(What you are asked to do) Find the line containing "Autosole, aperta la". Retype it and every later line of the records exactly, leaving out pictures.

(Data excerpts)
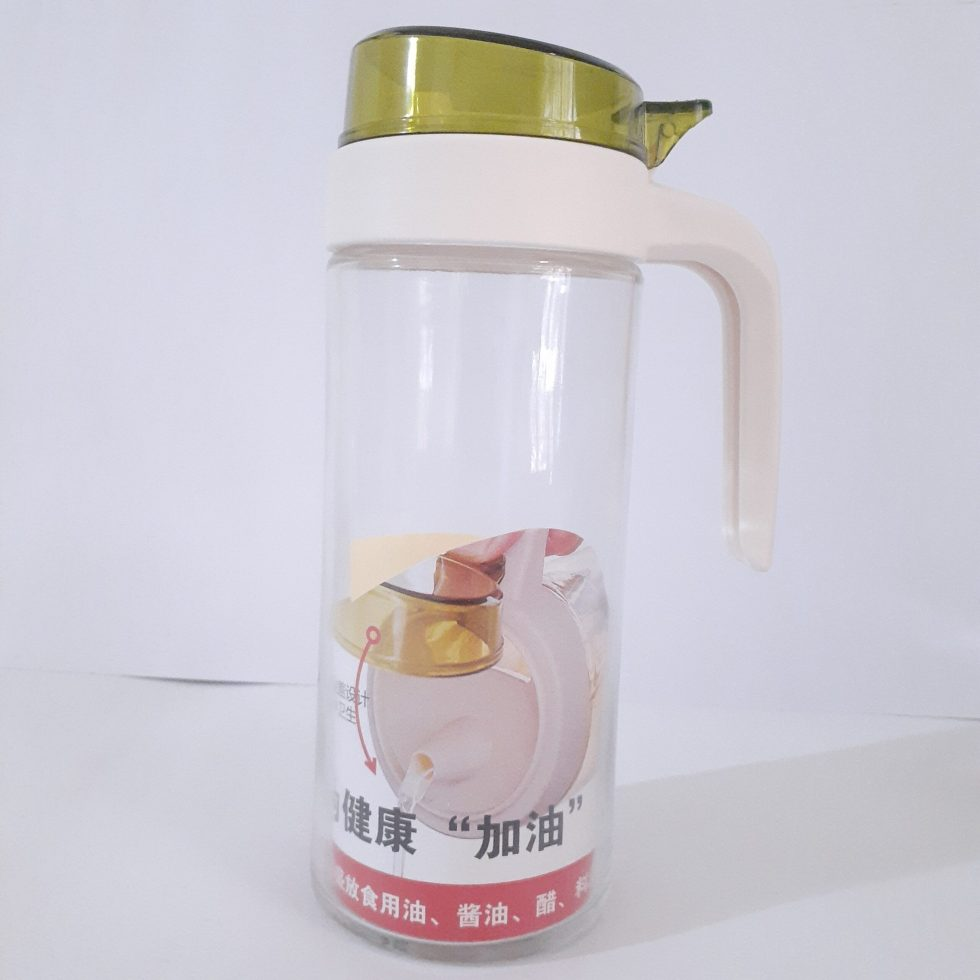 New Imported Glass Oil Bottle/Jug For Kitchen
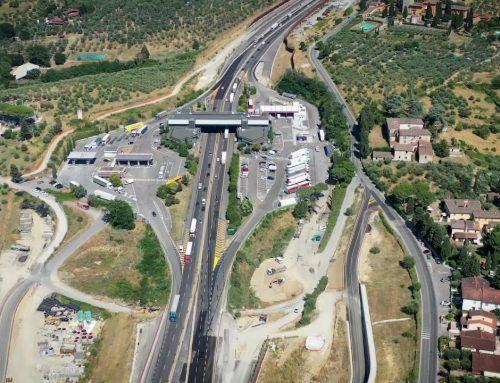 Autosole, aperta la terza corsia del tratto Firenze Sud-Incisa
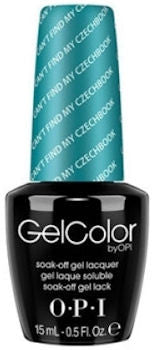 OPI Can't Fine My Czechbook Gel Nail Polish GCE75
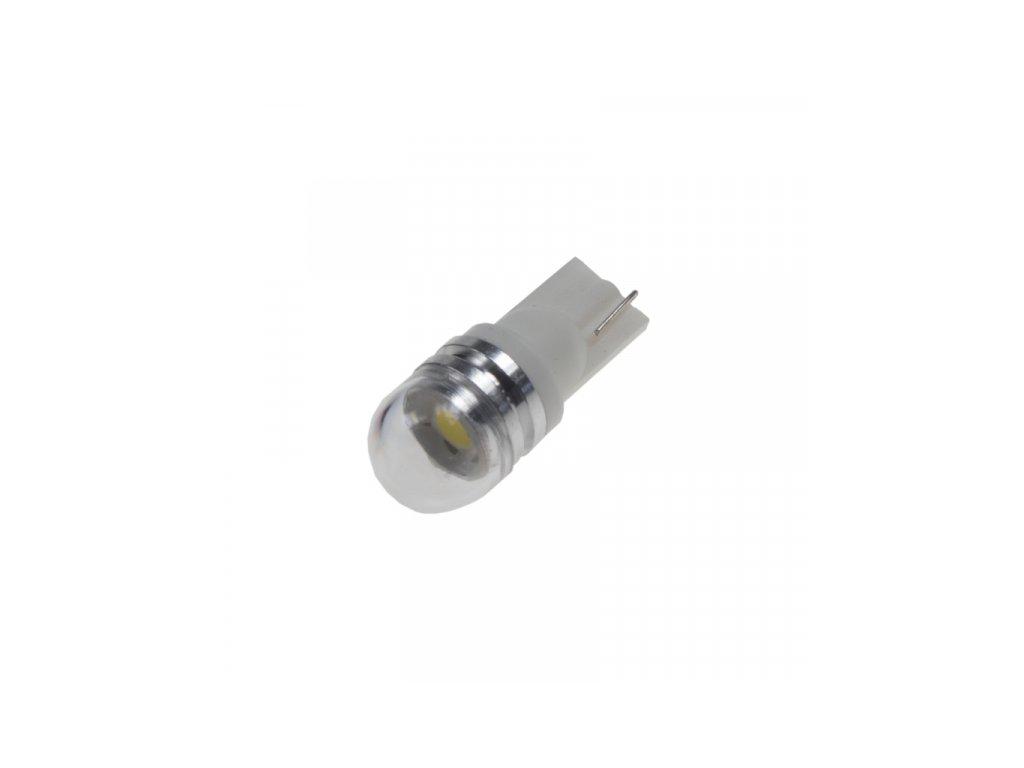 LED žárovka 12V T10 bílá 1LED/3SMD s čočkou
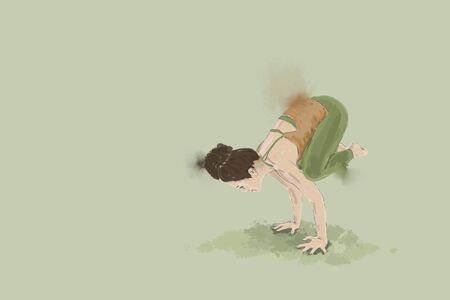 woman balancing in  bagasana yoga illustration  isolated on green  background with copy space. Stock Photo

(Output of the exercise)
 Autosole, aperta la terza corsia del tratto Firenze Sud-Incisa
 OPI Can't Fine My Czechbook Gel Nail Polish GCE75
 LED žárovka 12V T10 bílá 1LED/3SMD s čočkou
 woman balancing in  bagasana yoga illustration  isolated on green  background with copy space. Stock Photo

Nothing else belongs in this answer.